Looking at traditions concerning the four ‘cross-quarter days’ that divided the ancient Irish year – Lugnasad (1 August), Samain (1 November), Imbolc (1 February) and Beltaine (1 May) – we find multiple supernatural females. Lugnasad was associated with the god Lug’s fostermother Tailtiu, and with the witch Carman; Samain was called the feast of Mongfhind, a fairy woman to whom ‘women and the common people’ prayed on that night; and 1 February is of course the feastday of St Brigit, who cannot be entirely dissociated from the older goddess Brigit. But what about Beltaine?
An answer may be present in the name. It might seem natural to take the last part, -taine, as the word for ‘fire’, tene; and there are old descriptions of Beltaine as a fire festival. The problem is that this -taine does not behave grammatically like the ‘fire’ word: could there be another explanation?
In 1883, the great French Celticist Henri d’Arbois de Jubainville suggested that Beltaine might be derived from a lost word *beltu (genitive *beltan) ‘dying’, evidence of which survives in Old Irish epeltu (from *ess-beltu) with the same meaning. And in fact there is what looks like an exact linguistic counterpart to Beltaine in Giltine, the name of the Lithuanian goddess of death. Beltaine, Arbois de Jubainville concluded, was ‘a goddess of death who, on the 1st of May, was begged to spare animals and humans’.
These resemblances could all be coincidences. But if each of the ‘cross-quarter days’ really was once presided over by one or more powerful goddesses, this would have been an important part of how the pre-Christian Irish thought about the nature of time.
Arbois de Jubainville’s theory appears (in French) in his article ‘Celtica’, Mémoires de la Société de Linguistique 5:2 (1883) 121-132, on p. 132.
───
- [ACTIVITY LIST]
(1) Return the part of the Beltaine passage that opens with the words containing "These resemblances could" and closes with "nature of time.".
(2) According to the Beltaine passage, which deity's name looks like an exact linguistic counterpart to Beltaine?
The data is drawn from a source unrelated to the Beltaine passage.

- [SUPPLIED MATERIAL]
───
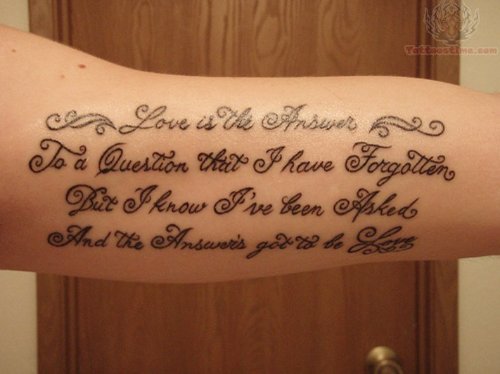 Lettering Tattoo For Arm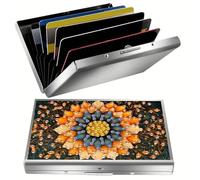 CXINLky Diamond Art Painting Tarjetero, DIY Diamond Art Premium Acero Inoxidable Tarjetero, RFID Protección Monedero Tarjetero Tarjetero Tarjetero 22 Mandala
───
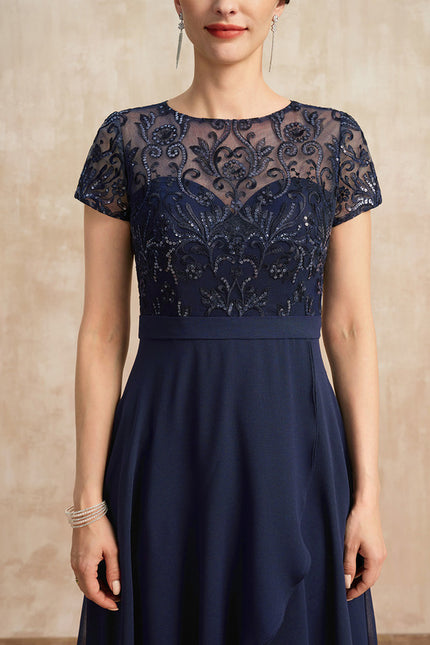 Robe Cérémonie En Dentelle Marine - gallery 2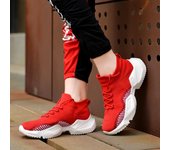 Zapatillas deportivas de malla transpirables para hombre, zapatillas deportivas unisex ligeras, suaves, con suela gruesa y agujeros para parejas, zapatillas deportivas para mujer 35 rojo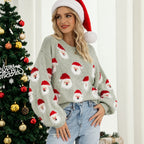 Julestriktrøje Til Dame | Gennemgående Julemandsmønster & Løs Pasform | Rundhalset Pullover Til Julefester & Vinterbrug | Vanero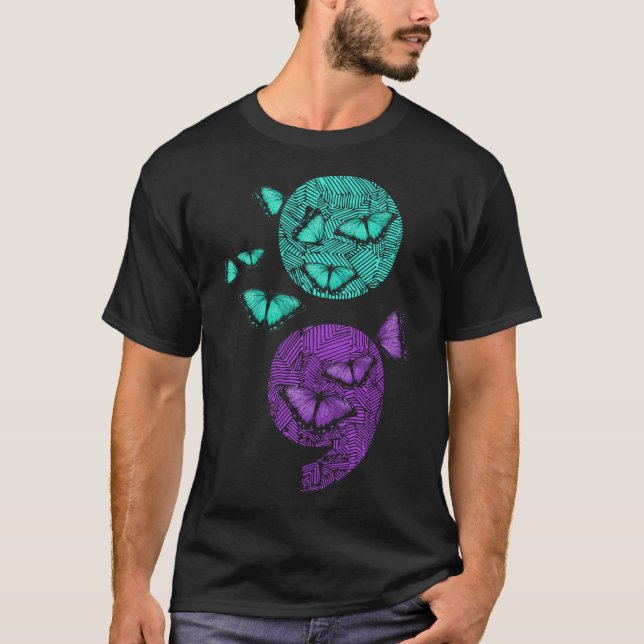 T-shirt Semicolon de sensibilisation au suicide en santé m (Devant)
───
- [RESPONSES BY TASK]
(1)
These resemblances could all be coincidences. But if each of the ‘cross-quarter days’ really was once presided over by one or more powerful goddesses, this would have been an important part of how the pre-Christian Irish thought about the nature of time.

(2) Giltine, the Lithuanian goddess of death.